Top of Quoted passage

People that experience pelvic health issues such as incontinence often avoid  exercise and physical activities that may cause embarrassment. Incontinence  is a common problem and left untreated can lead to further health issues,  isolation, depression and immobility.

WHAT IS INCONTINENCE? Incontinence is the involuntary loss of bladder  or bowel control. There are different types:

1. Stress Urinary Incontinence (SUI):Involuntary loss of urine secondary  to an increase in intra-abdominal pressure (coughing, sneezing,  laughing, lifting, exercise, or transitional movements).Generally caused  by a weak pelvic floor.

2. Urge Urinary Incontinence (UUI): Sudden, involuntary loss of bladder  control secondary to a strong and overwhelming urge to go to the  washroom.It may be caused by detrusor (bladder muscle) instability,  weak or tight pelvic floor muscles, or an unregulated sympathetic  nervous system.

Bottom of Quoted passage
Top of Records

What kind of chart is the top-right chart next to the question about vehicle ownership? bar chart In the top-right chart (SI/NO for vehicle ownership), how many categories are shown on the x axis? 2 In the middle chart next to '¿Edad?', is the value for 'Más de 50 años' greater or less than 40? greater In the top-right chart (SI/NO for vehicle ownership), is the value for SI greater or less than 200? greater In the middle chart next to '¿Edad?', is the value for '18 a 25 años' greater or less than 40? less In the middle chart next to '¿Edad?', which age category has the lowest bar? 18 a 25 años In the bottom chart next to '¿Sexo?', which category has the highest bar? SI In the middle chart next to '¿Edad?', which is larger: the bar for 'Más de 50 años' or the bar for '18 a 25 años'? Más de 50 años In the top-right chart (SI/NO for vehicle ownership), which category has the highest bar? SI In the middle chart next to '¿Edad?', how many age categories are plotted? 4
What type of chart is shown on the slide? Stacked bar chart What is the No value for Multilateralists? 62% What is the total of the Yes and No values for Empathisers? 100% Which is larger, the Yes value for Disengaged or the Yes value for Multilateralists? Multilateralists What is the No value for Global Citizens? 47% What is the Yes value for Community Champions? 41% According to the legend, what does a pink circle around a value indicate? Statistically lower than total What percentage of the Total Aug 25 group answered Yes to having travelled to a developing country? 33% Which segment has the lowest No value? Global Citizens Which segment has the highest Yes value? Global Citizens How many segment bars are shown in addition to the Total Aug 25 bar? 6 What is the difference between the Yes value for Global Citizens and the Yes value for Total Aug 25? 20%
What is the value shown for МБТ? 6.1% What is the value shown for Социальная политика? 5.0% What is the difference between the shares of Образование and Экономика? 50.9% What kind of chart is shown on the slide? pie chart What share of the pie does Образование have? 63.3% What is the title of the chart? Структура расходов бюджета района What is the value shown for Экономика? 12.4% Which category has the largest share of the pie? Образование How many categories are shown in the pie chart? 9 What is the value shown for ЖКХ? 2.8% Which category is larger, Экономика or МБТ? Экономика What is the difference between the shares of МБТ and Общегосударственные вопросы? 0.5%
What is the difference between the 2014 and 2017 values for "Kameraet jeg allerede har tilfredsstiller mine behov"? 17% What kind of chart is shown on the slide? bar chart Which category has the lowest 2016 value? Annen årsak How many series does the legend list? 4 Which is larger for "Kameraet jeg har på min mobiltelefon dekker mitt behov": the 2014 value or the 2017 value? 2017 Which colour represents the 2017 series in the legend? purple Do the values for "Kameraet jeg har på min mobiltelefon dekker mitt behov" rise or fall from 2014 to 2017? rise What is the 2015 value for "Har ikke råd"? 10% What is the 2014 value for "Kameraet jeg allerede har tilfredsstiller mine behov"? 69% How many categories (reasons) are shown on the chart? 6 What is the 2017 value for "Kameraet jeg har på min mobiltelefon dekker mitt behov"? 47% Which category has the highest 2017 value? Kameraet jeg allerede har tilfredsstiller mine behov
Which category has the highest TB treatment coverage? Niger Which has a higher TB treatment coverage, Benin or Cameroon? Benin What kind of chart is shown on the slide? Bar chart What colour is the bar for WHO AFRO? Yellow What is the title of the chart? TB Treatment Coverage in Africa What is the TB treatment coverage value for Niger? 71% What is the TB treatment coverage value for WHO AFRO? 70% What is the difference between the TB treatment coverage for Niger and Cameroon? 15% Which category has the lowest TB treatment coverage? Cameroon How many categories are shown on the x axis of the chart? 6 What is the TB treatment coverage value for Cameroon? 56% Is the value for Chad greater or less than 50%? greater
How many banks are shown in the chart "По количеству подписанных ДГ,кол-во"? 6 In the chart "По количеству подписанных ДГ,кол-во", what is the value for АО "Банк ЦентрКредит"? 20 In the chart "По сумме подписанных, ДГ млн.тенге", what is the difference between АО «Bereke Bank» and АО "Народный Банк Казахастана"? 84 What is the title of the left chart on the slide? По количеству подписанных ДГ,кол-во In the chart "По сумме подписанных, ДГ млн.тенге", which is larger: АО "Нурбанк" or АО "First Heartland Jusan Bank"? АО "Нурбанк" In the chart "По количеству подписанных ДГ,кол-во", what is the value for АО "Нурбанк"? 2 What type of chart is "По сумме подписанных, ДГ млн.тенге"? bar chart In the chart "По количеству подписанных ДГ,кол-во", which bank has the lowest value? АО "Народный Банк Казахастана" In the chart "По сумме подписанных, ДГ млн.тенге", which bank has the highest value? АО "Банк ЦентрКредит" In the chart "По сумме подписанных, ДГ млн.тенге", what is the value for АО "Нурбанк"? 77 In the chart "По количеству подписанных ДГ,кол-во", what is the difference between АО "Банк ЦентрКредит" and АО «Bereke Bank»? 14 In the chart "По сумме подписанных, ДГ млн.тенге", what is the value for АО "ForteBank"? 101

Bottom of Records

*Requirement 1:* Can you give the incontinence passage again from the part that opens with the words containing "1. Stress Urinary" through "sympathetic  nervous system.", changing "washroom" to "bathroom"?
*Requirement 2:* How would you sum up the incontinence passage in two sentences?

*Answer 1:*
1. Stress Urinary Incontinence (SUI):Involuntary loss of urine secondary  to an increase in intra-abdominal pressure (coughing, sneezing,  laughing, lifting, exercise, or transitional movements).Generally caused  by a weak pelvic floor.

2. Urge Urinary Incontinence (UUI): Sudden, involuntary loss of bladder  control secondary to a strong and overwhelming urge to go to the  bathroom.It may be caused by detrusor (bladder muscle) instability,  weak or tight pelvic floor muscles, or an unregulated sympathetic  nervous system.

*Answer 2:* Incontinence, the involuntary loss of bladder or bowel control, is a common problem that leads many people to avoid exercise, and left untreated it can cause further health issues, isolation, depression and immobility. Its types include stress urinary incontinence, generally caused by a weak pelvic floor, and urge urinary incontinence, a sudden loss of bladder control brought on by a strong and overwhelming urge to go to the washroom.